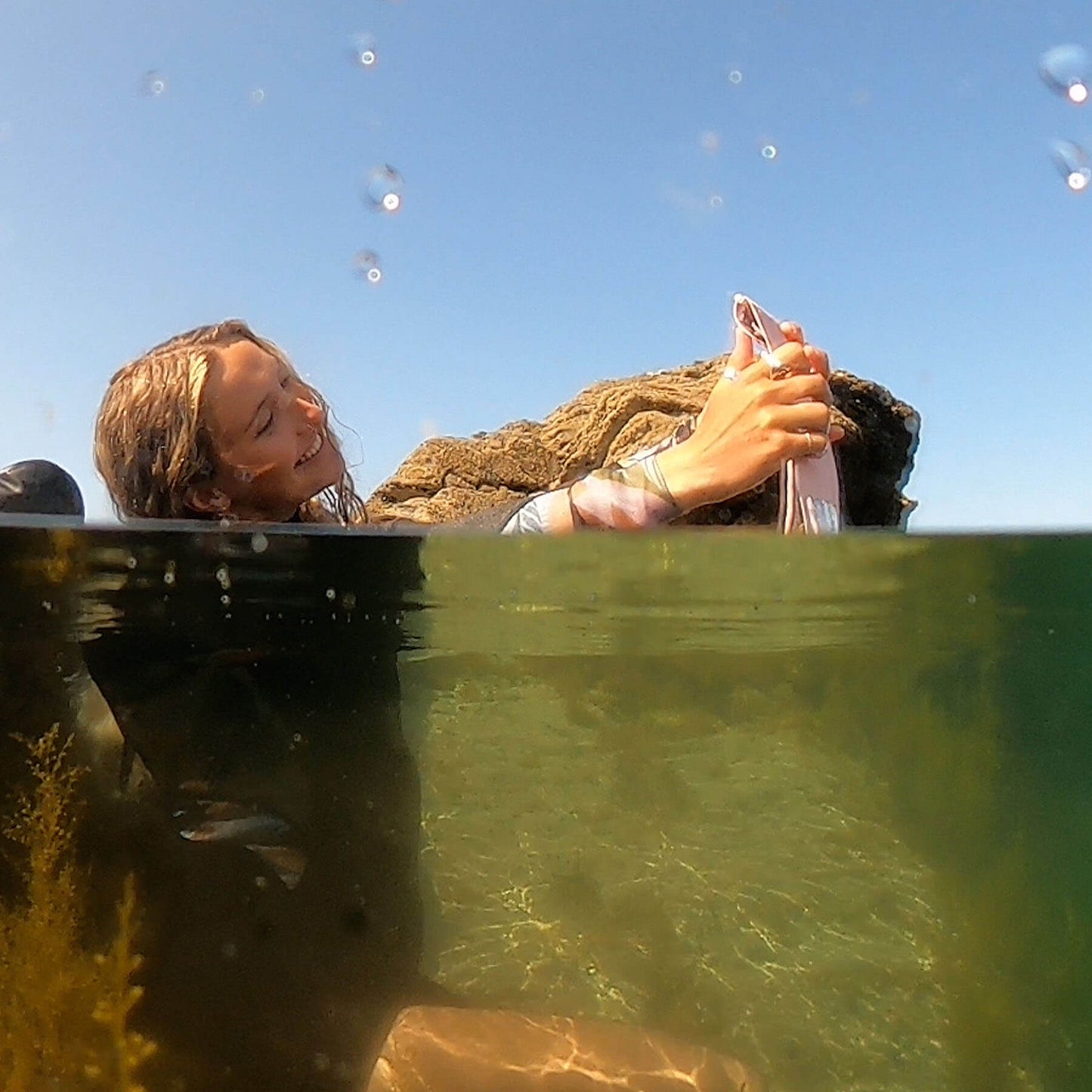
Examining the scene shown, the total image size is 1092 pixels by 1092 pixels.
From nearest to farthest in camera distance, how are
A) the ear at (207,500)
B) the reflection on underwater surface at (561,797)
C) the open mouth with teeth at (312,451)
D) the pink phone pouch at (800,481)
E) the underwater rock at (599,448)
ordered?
1. the pink phone pouch at (800,481)
2. the open mouth with teeth at (312,451)
3. the ear at (207,500)
4. the reflection on underwater surface at (561,797)
5. the underwater rock at (599,448)

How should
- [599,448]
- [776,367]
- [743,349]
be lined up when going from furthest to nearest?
1. [599,448]
2. [743,349]
3. [776,367]

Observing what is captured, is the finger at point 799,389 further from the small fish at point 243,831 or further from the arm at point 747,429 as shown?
the small fish at point 243,831

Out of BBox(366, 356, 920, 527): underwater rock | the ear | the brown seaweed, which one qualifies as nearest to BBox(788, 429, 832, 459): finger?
the ear

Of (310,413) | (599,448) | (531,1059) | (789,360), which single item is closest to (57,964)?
(531,1059)

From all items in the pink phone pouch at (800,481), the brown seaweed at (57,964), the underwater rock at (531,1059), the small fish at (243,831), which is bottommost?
the underwater rock at (531,1059)

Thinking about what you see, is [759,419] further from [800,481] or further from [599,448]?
[599,448]

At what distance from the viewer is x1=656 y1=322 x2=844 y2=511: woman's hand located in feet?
9.94

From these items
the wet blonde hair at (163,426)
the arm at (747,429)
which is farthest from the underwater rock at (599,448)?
the arm at (747,429)

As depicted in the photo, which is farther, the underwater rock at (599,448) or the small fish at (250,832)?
the underwater rock at (599,448)

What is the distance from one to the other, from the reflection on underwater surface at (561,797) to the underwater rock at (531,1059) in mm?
55

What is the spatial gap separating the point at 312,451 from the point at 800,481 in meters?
1.91

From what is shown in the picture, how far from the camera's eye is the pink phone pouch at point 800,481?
10.4 ft

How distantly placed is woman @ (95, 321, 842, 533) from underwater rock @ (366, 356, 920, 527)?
347cm

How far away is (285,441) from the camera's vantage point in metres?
3.46
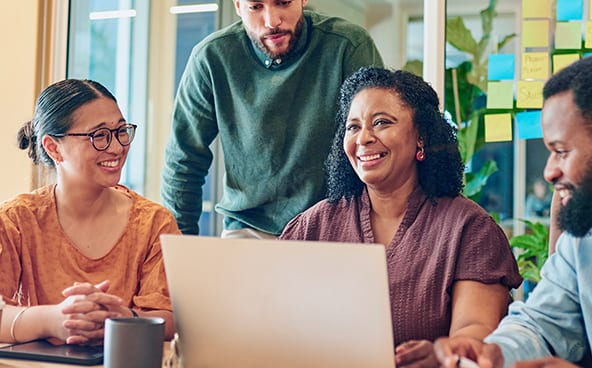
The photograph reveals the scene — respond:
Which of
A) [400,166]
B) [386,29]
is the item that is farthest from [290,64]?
[386,29]

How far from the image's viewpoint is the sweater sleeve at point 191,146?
2535mm

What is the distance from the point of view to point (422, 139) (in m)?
1.90

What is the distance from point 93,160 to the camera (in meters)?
1.99

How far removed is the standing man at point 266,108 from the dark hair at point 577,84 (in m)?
0.93

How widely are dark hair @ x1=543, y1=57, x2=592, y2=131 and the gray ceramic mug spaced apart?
0.84 m

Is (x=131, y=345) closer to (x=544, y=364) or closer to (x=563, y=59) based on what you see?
(x=544, y=364)

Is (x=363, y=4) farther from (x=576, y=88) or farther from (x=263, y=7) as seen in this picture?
(x=576, y=88)

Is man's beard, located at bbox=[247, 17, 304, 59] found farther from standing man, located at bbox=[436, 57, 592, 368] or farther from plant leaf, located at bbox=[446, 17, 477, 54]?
standing man, located at bbox=[436, 57, 592, 368]

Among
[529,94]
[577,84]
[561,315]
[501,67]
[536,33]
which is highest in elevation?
[536,33]

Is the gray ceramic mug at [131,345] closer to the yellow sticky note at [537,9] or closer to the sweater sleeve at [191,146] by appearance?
the sweater sleeve at [191,146]

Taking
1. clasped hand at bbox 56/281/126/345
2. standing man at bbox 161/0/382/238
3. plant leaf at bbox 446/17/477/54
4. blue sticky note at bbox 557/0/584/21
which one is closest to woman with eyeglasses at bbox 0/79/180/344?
clasped hand at bbox 56/281/126/345

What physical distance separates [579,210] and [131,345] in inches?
32.5

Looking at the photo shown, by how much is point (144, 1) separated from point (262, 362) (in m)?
3.31

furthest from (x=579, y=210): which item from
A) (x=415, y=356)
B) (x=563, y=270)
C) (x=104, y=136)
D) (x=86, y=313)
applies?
(x=104, y=136)
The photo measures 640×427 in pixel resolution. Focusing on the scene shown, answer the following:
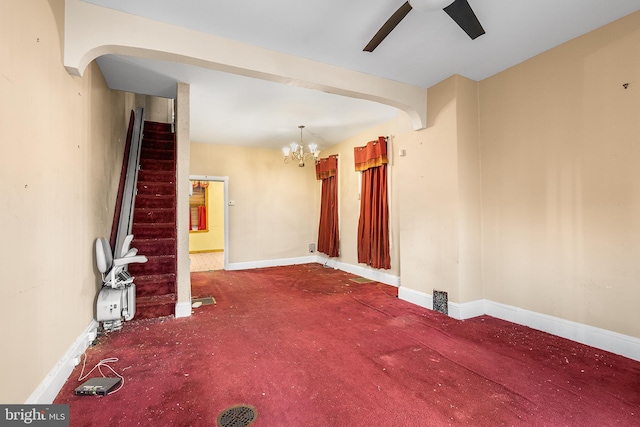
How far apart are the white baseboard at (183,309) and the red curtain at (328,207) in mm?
3488

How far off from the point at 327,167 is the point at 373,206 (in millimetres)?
1910

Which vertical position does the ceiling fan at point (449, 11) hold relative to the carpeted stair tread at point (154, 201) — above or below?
above

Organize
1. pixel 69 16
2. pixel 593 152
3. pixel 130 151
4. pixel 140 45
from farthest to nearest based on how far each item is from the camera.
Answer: pixel 130 151 → pixel 593 152 → pixel 140 45 → pixel 69 16

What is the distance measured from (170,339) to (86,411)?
3.56ft

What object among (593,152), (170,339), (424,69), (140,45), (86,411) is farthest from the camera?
(424,69)

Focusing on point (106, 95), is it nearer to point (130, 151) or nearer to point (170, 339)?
point (130, 151)

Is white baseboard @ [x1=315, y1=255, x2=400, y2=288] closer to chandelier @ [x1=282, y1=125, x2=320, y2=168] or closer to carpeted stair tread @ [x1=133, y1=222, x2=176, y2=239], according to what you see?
chandelier @ [x1=282, y1=125, x2=320, y2=168]

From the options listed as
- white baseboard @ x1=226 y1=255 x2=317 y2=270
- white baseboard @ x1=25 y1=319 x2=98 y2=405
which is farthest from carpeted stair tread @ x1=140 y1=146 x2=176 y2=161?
white baseboard @ x1=25 y1=319 x2=98 y2=405

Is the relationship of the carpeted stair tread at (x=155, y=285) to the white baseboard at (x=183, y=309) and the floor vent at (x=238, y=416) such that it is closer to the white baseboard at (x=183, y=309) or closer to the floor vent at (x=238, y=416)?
the white baseboard at (x=183, y=309)

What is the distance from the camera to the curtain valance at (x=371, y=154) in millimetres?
4992

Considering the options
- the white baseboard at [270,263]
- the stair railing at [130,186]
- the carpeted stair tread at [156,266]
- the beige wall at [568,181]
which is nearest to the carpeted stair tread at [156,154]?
the stair railing at [130,186]

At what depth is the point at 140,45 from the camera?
2.41 metres

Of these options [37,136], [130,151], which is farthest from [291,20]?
[130,151]

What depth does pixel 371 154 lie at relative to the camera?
5215 millimetres
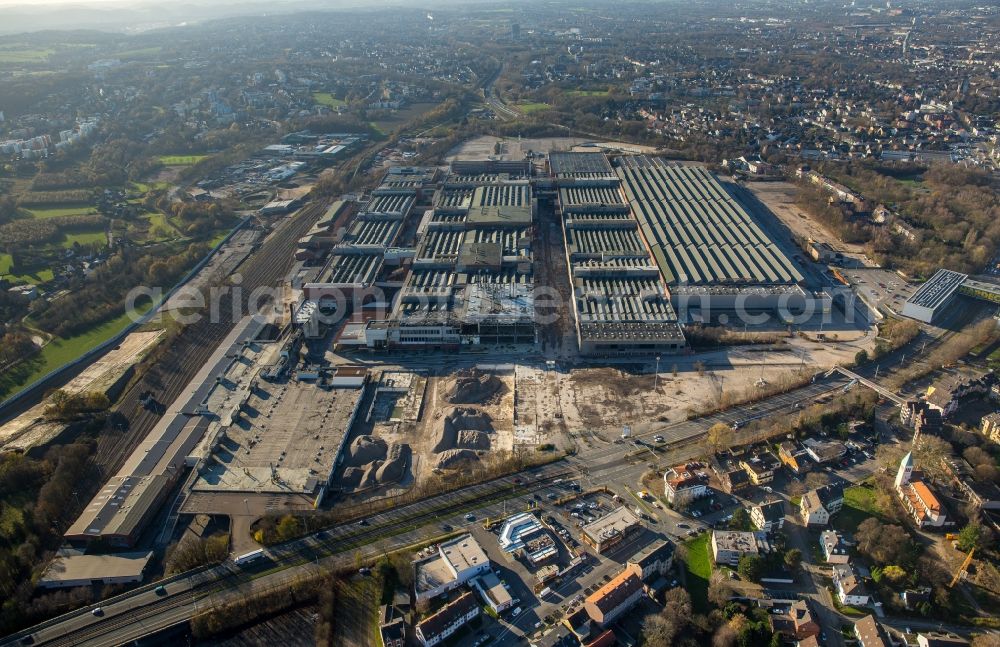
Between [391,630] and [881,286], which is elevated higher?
[881,286]

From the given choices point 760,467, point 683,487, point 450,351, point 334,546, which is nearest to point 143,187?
point 450,351

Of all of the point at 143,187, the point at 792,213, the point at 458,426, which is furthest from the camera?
the point at 143,187

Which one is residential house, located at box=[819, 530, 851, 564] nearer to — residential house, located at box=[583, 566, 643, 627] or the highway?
the highway

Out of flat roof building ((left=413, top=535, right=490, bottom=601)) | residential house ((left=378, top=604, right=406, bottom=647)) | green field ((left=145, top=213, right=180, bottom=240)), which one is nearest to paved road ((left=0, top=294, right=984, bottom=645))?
flat roof building ((left=413, top=535, right=490, bottom=601))

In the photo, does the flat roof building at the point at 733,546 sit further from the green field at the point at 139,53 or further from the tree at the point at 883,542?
the green field at the point at 139,53

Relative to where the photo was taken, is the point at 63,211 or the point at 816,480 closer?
the point at 816,480

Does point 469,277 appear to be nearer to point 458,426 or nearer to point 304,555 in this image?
point 458,426

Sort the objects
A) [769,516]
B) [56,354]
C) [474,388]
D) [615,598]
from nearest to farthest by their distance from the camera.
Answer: [615,598], [769,516], [474,388], [56,354]

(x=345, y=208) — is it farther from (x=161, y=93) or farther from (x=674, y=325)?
(x=161, y=93)
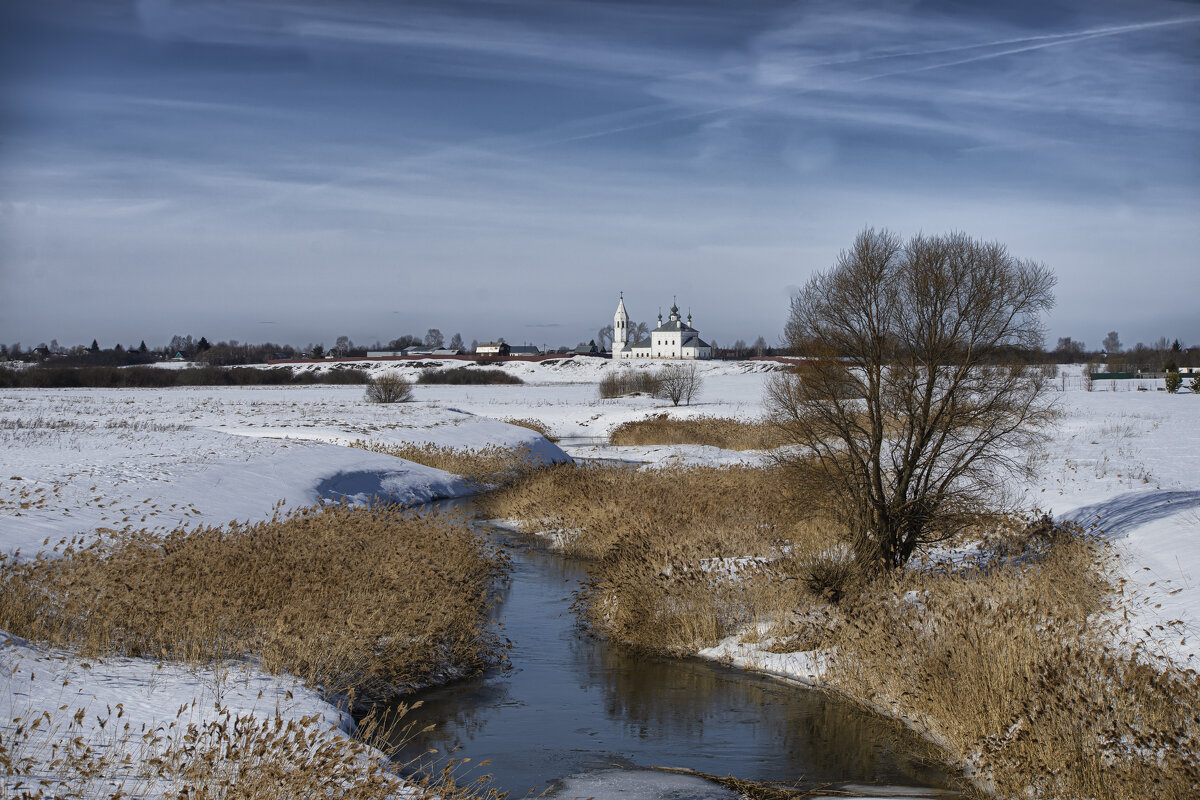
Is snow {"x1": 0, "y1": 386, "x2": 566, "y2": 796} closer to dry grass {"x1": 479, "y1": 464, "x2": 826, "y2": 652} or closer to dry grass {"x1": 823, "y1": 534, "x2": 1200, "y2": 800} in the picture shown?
dry grass {"x1": 479, "y1": 464, "x2": 826, "y2": 652}

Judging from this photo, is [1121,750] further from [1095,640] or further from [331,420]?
[331,420]

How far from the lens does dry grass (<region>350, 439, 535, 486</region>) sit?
3042cm

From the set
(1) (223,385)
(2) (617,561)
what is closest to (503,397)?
(1) (223,385)

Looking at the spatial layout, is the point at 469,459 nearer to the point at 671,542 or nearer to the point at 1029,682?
the point at 671,542

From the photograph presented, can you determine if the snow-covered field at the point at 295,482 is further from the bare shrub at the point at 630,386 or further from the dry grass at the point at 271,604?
the bare shrub at the point at 630,386

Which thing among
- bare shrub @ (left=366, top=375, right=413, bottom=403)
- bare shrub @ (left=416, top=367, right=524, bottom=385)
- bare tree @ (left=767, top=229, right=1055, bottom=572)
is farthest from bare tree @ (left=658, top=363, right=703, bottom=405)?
Result: bare tree @ (left=767, top=229, right=1055, bottom=572)

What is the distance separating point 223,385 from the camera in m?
93.4

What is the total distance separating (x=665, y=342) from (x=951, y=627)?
173171 mm

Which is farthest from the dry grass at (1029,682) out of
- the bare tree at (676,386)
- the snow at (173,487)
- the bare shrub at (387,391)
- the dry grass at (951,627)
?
the bare shrub at (387,391)

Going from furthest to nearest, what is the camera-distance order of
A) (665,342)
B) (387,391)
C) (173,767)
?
(665,342) < (387,391) < (173,767)

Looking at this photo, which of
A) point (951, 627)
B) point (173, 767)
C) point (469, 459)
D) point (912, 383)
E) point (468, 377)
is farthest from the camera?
point (468, 377)

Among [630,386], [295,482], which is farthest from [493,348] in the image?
[295,482]

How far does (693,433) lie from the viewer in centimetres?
4128

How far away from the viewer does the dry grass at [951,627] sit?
24.2ft
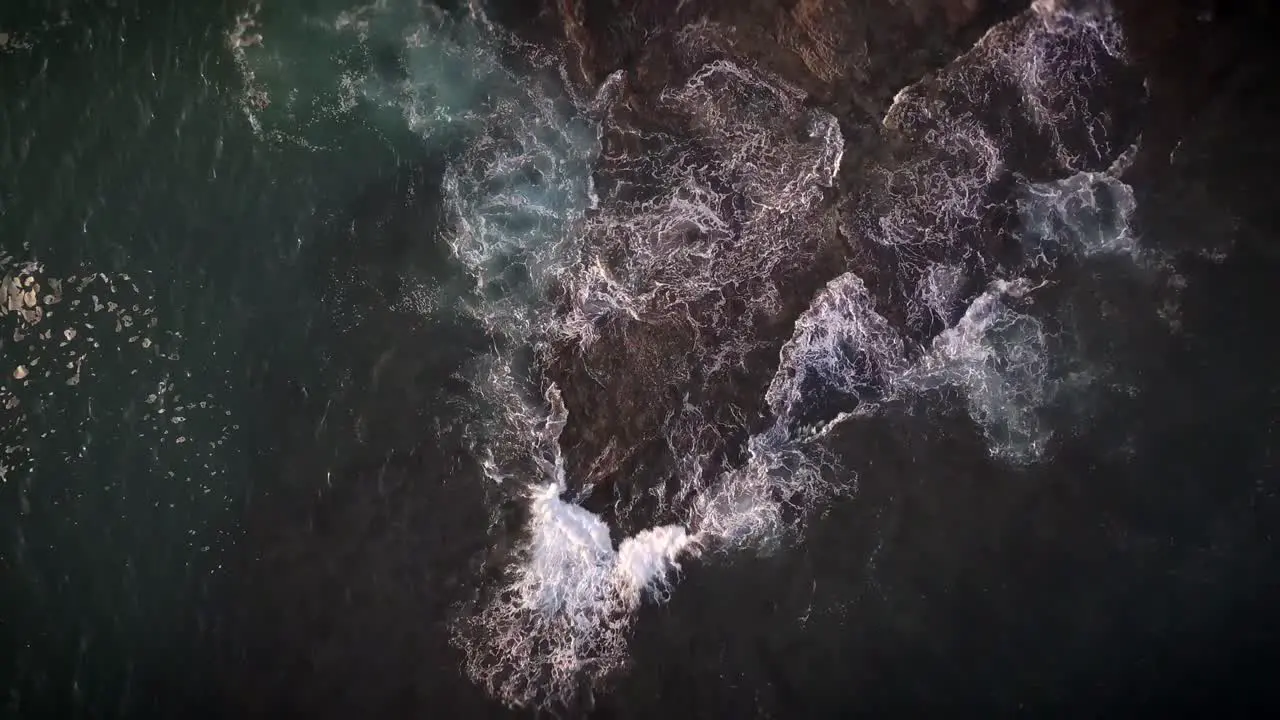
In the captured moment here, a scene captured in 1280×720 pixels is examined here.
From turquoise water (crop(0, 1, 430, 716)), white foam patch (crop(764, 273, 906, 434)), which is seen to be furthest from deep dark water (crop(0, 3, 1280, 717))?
white foam patch (crop(764, 273, 906, 434))

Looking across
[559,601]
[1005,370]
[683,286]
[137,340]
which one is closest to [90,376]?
[137,340]

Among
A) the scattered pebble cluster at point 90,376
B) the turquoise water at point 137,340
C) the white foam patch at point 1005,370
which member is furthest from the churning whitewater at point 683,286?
the scattered pebble cluster at point 90,376

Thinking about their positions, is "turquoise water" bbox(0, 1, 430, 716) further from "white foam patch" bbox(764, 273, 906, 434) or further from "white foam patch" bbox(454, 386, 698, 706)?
"white foam patch" bbox(764, 273, 906, 434)

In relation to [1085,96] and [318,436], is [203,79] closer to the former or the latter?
[318,436]

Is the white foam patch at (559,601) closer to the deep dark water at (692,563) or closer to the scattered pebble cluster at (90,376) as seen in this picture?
the deep dark water at (692,563)

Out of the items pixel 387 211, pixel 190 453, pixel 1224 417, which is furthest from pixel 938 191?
pixel 190 453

++++

REQUIREMENT >>
Starting at the row that contains "Thinking about their" and going through the last row, switch "turquoise water" to "blue-green water" and give those rows again with nothing else changed.

ANSWER TO THE EXERCISE >>
Thinking about their positions, is "blue-green water" bbox(0, 1, 430, 716) further from "white foam patch" bbox(764, 273, 906, 434) or further from "white foam patch" bbox(454, 386, 698, 706)?
"white foam patch" bbox(764, 273, 906, 434)

In relation to [1085,96] and [318,436], is [203,79] closer to the former or the latter?
[318,436]

Is the white foam patch at (559,601) closer to the deep dark water at (692,563) or closer to the scattered pebble cluster at (90,376) as seen in this picture?
the deep dark water at (692,563)

Out of the items pixel 387 211, pixel 190 453, pixel 1224 417, which is furthest from pixel 938 191?
pixel 190 453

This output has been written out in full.